Kaum ein Land hat in den letzen Jahrzehnten   beim Gewässerschutz so viele  Fortschritte gemacht wie Deutschland. Die Wasserqualität der meisten Flüsse hat sich enorm verbessert. Hier gibt es die strengsten Grenzwerte beim Trinkwasser, (allerdings droht hier eine zunehmende Aufweichung durch die Europäische Gemeinschaft ).

 Die Dichtigkeitsprüfung wird nicht nur die Privathaushalte treffen, sondern  sämtliche  Kommunen, die für die Kosten der öffentlichen Gebäude (z.B. Schulen ) aufkommen müssen- Ebenso wird das Land mit hohen Summen für seine Förderprogramme bei den Sanierungskosten zur Kasse gebeten.

Es gibt genügend Baustellen im Bereich des Umweltschutzes bei denen das Geld dringender benötigt wird, so der Fraktionssprecher  Thomas Besler.

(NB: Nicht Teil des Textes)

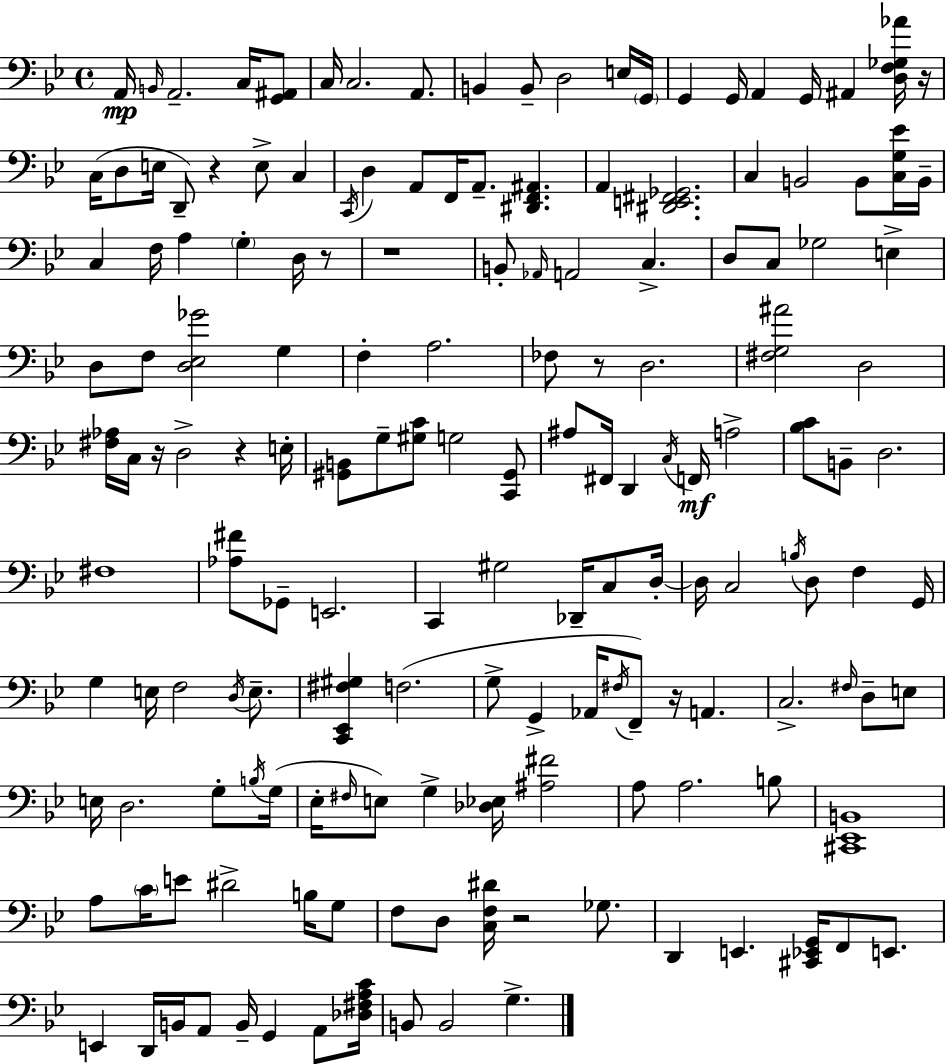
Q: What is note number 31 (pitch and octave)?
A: B2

Auf der einen Seite wird der öffentliche Personennahverkehr und seine Möglichkeiten beim Klimaschutz von den Volksvertretern weiterhin mehr als stiefmütterlich behandelt. Auf der anderen Seite  zeigt die Situation in Japan das die Politik so schnell wie möglich von der nicht zu beherrschenden Atomkraft weg muss und noch viel mehr in alternative Energieformen investieren sollte. Die Landesregierung kann  z.B. dafür sorgen, dass mehr Flächen für Windkrafträder ausgewiesen werden, statt bei der Dichtigkeitsprüfung auf einen überflüssigen Aktionismus zu beharren.